Deputy Inspector General of Police Department of Training and Development
- Incumbent
- Assumed office 20 June 2023 to March 2026

Personal details
- Born: Lagos, Nigeria
- Alma mater: University of Lagos Nigerian Law School University of Dundee
- Occupation: Police officer Lawyer

= Frank Mba (police officer) =

Nigerian deputy inspector-general of police

Frank Mba was a Nigerian police officer and lawyer. Who served as the Deputy Inspector General of Nigeria Police in charge of the Department of Training and Development and retired in March 2026 making him a member of the Nigeria Police management team .

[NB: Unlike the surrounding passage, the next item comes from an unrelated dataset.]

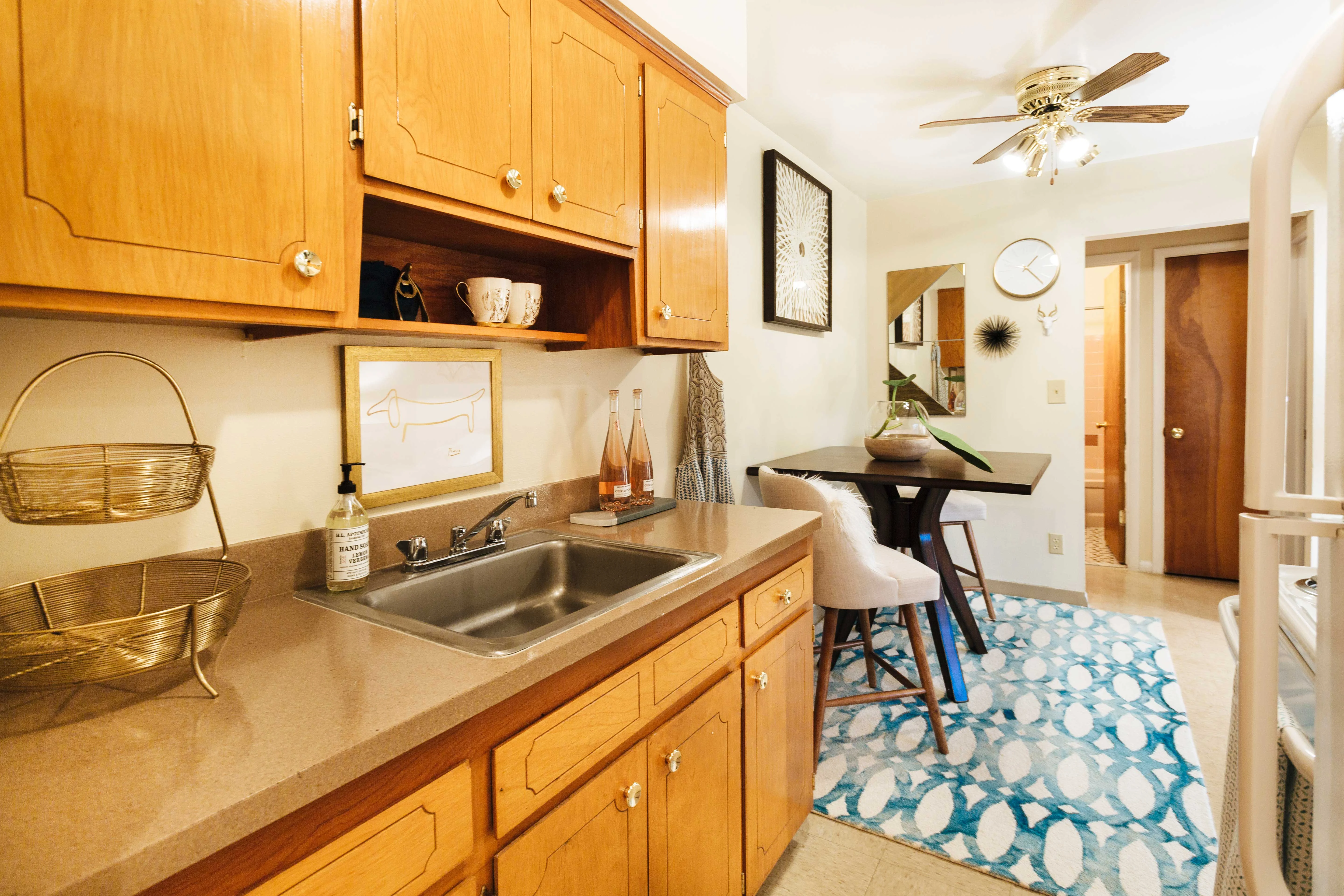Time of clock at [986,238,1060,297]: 1:22
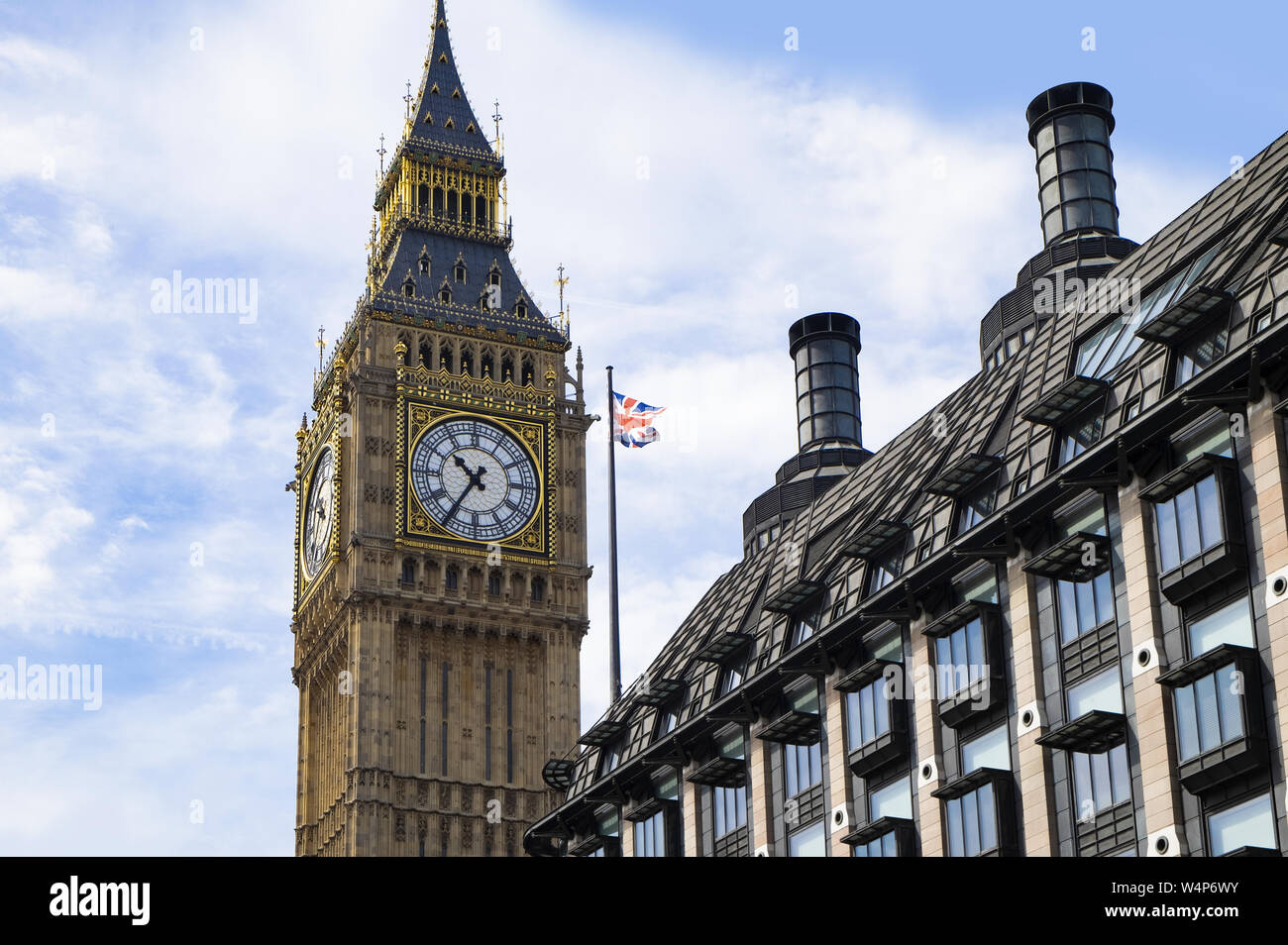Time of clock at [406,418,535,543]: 10:35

==Early life and education==
Mba was born in Lagos State. He joined the Nigeria Police Force (NPF) in 1992 as a cadet officer and was trained at the Nigeria Police Academy in Kano, where he graduated as the best cadet. He holds a Bachelor of Laws (LLB) degree from the University of Lagos, where he also attended the Nigerian Law School and was called to the Nigerian Bar in 2002. He further pursued a Master’s degree in Law (LLM) at the University of Dundee in Scotland, United Kingdom, graduating with Distinction.

==Career==
Mba began his policing career as an Inspector and steadily rose through the ranks. In 1999, he was promoted to Assistant Superintendent of Police (ASP), followed by Deputy Superintendent of Police (DSP) in 2003. He was promoted to Superintendent of Police (SP) in 2008, Chief Superintendent of Police (CSP) in 2012, Assistant Commissioner of Police (ACP) in 2014, Deputy Commissioner of Police (DCP) in 2018, and Commissioner of Police (CP) in December 2020. In March 2023, he was decorated as an Assistant Inspector-General of Police (AIG).

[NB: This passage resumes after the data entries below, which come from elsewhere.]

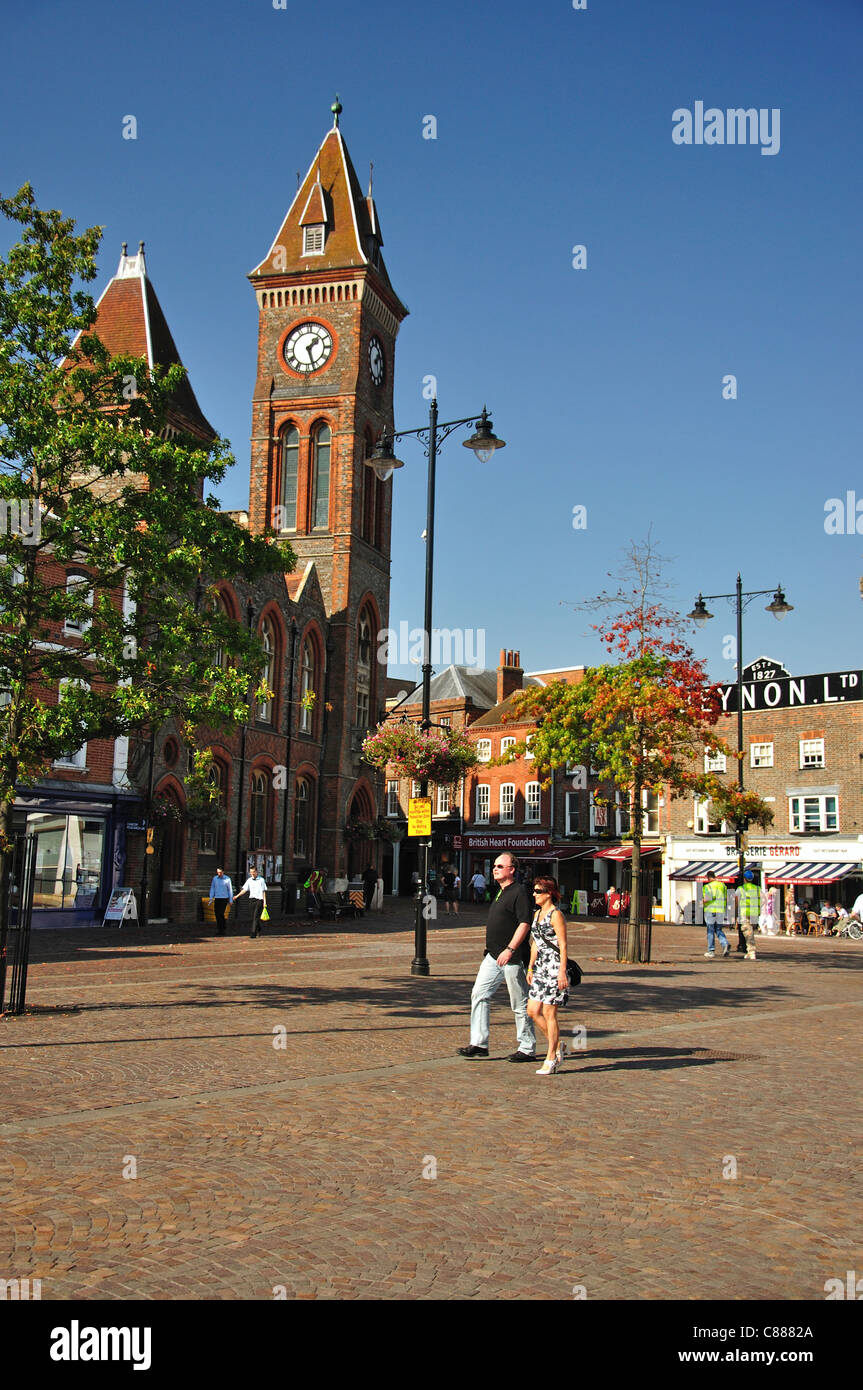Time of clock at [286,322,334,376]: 1:26
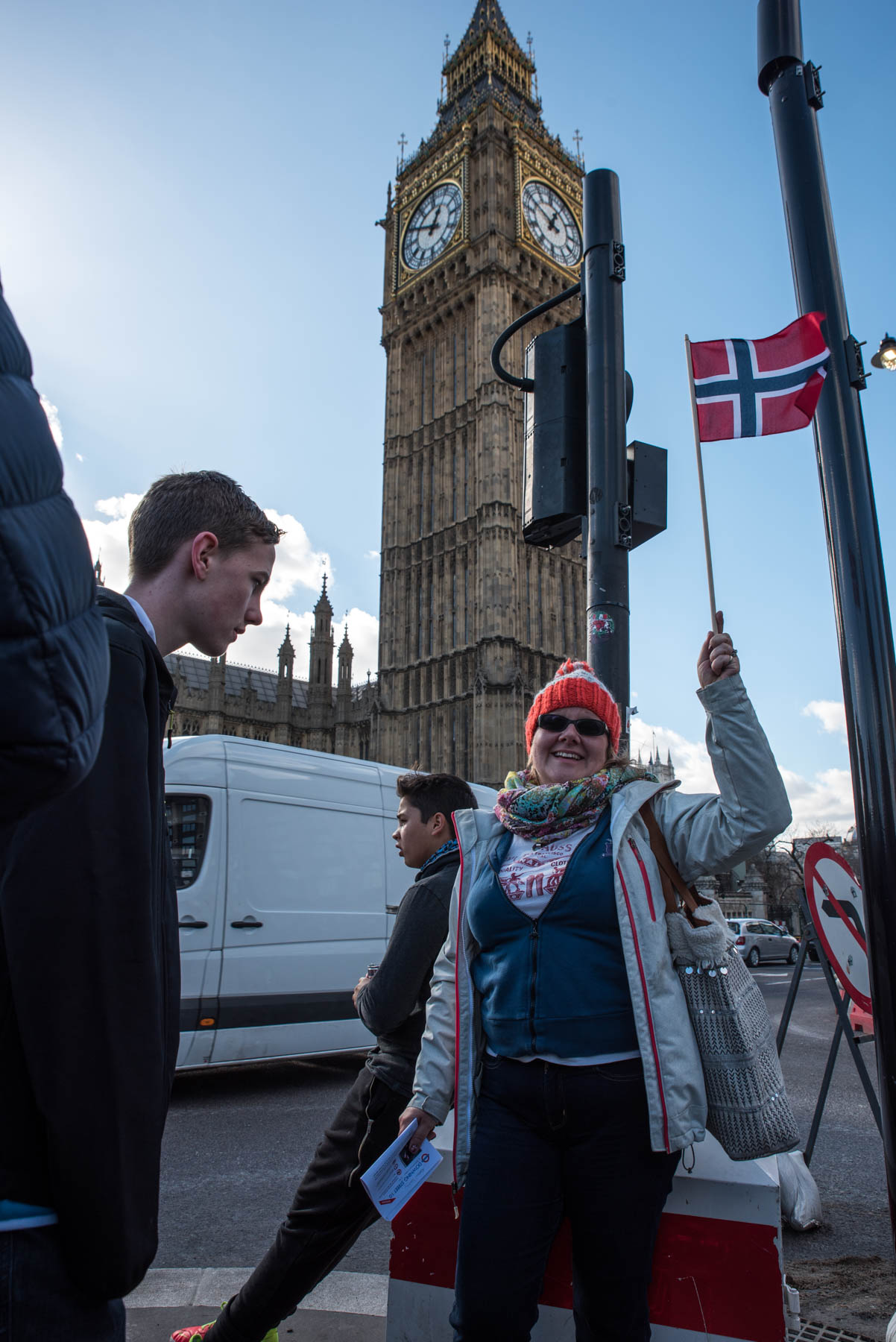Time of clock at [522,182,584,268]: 12:49
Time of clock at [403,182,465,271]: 12:49
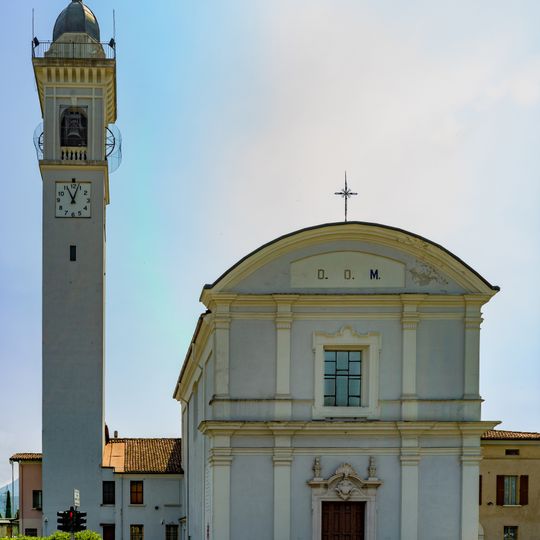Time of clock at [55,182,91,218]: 11:03
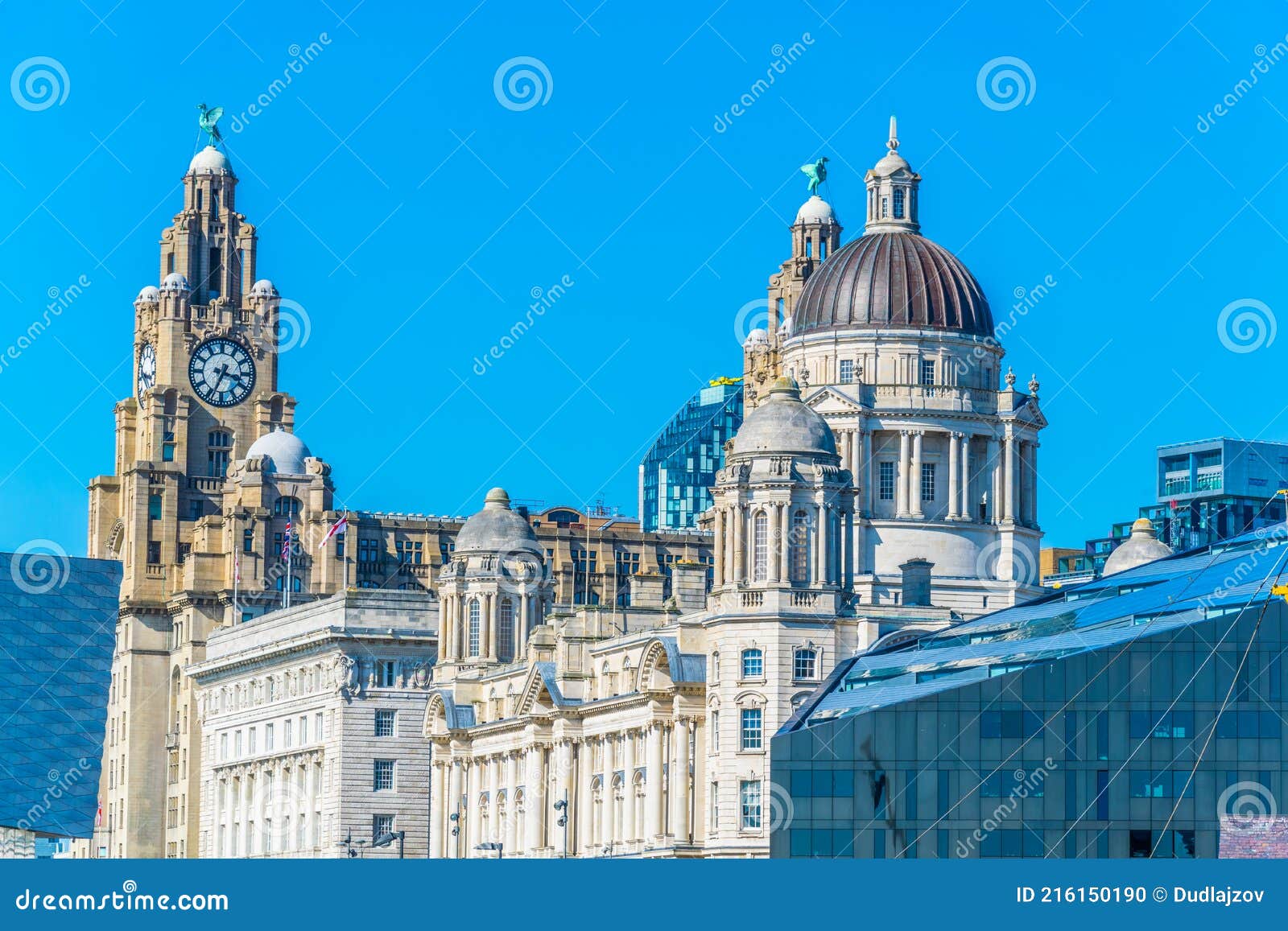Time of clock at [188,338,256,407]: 3:34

Mba is a three-time National Spokesman of the Nigeria Police Force and has received the UN Medal for his service as a member of the Nigeria Police Contingent to the United Nations Mission in Liberia from 2006 to 2007.

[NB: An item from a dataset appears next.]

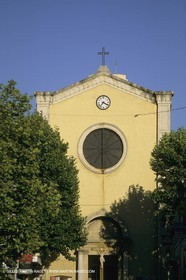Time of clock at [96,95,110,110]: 7:20
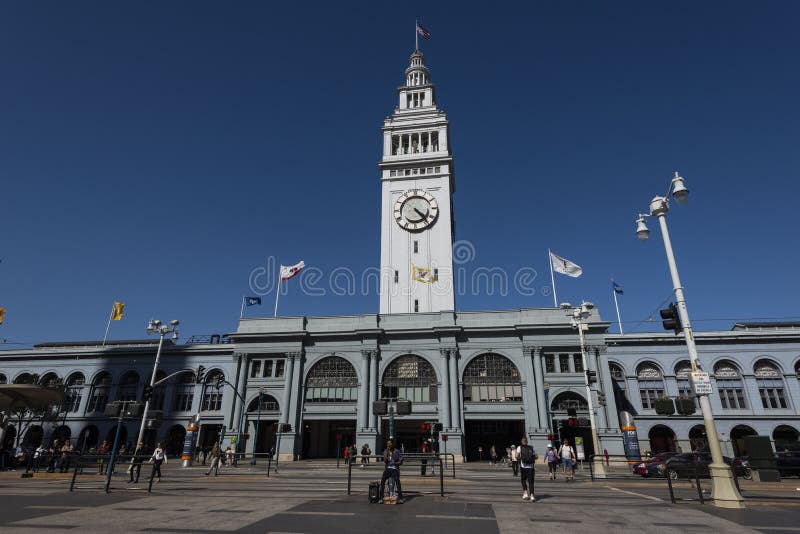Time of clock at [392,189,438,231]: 4:23
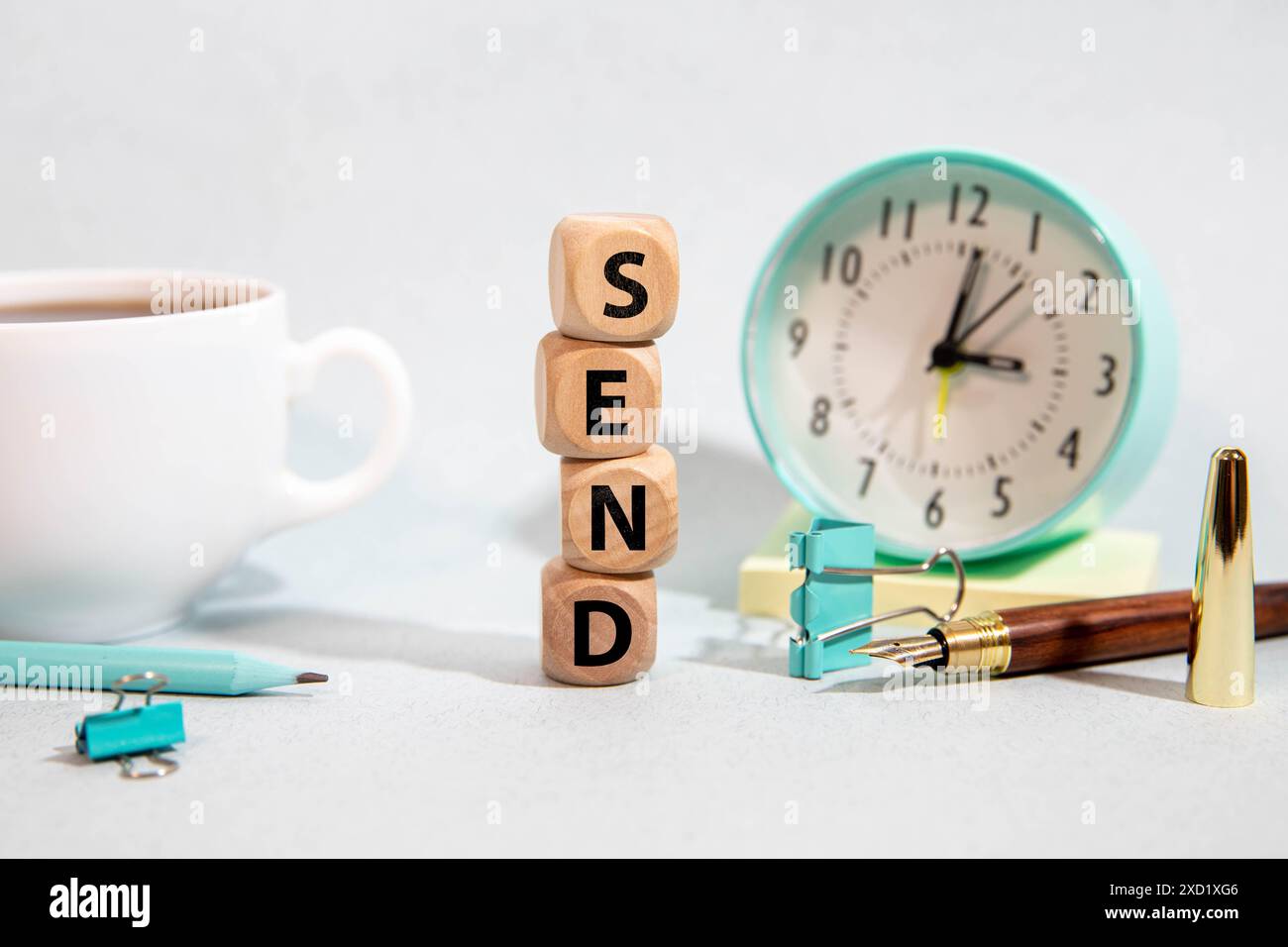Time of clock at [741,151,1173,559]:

==Professional affiliations==
Mba is a Fellow of the Nigerian Institute of Public Relations (NIPR), the Chattered Institute of Local Government and Public Administration of Nigeria (CILGPAN), and the Chattered Examiners of Criminology and Forensic Investigation Inc., USA (FCECFI). He is also a member of the International Institute of Certified Forensic Investigation Professionals, USA (CFIP), the FBI National Academy Associates Inc. (FBINAA), and The International Emergency Management Society (TIEMS).